Objective:
Duplicate everything in the listing below, from the line containing "How far from the viewer is (x=252, y=43)?" down to the end of the listing, both ends included. Omit the pictures from your copy.

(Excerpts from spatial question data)

** start **

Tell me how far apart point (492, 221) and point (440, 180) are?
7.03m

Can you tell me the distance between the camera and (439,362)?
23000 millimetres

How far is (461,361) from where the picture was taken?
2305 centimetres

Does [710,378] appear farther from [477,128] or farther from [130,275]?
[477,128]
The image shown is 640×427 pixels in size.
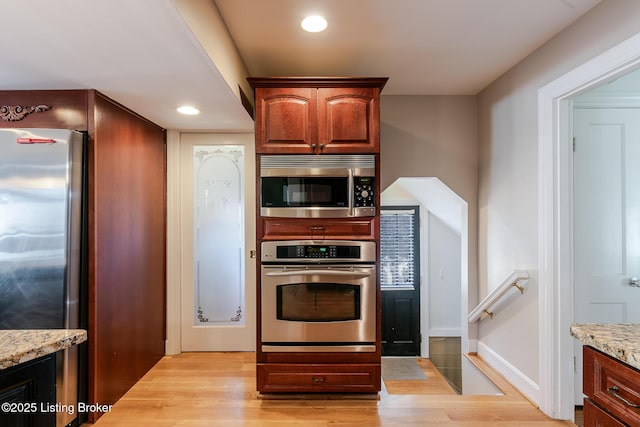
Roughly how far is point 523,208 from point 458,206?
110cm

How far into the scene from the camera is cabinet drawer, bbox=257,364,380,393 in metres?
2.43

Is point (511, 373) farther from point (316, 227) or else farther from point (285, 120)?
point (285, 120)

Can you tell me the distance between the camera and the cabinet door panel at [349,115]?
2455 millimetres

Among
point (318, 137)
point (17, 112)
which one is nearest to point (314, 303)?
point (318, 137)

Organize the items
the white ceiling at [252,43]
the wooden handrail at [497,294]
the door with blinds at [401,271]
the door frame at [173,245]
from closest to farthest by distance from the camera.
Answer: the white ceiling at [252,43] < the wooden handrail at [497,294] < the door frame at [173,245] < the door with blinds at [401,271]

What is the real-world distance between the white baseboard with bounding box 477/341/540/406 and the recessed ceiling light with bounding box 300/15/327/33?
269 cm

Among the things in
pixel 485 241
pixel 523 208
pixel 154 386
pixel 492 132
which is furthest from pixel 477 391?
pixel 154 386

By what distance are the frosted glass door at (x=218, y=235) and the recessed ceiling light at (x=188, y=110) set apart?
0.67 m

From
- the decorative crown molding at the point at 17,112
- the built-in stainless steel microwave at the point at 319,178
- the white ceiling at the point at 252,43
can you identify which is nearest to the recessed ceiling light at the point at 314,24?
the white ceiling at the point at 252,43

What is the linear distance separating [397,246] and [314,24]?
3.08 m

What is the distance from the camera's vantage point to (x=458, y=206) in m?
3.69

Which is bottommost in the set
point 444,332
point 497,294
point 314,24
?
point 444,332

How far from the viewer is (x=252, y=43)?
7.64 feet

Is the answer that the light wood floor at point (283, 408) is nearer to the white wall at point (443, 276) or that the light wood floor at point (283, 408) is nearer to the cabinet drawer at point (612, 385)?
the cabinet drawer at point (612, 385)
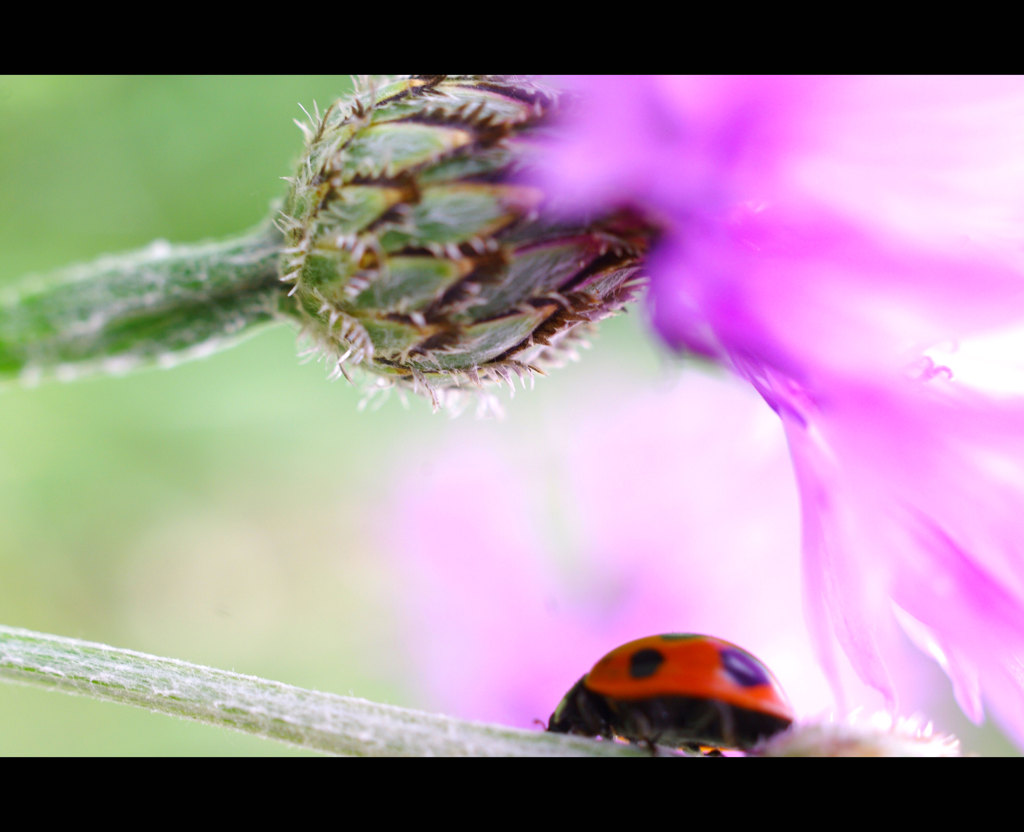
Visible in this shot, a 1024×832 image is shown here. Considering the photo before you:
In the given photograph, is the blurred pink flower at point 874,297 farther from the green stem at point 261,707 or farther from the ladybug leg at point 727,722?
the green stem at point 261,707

** end **

Answer for this exercise:
How far from the viewer is (x=252, y=43)?
7.64 feet

Is the answer that the light wood floor at point (283, 408) is nearer to the white wall at point (443, 276) or that the light wood floor at point (283, 408) is nearer to the cabinet drawer at point (612, 385)?
the cabinet drawer at point (612, 385)
Visible in this shot, a 1024×832 image is shown here. Considering the photo before you:
In the given photograph, is the blurred pink flower at point 874,297 farther from the green stem at point 261,707 or farther from the ladybug leg at point 727,722?
the green stem at point 261,707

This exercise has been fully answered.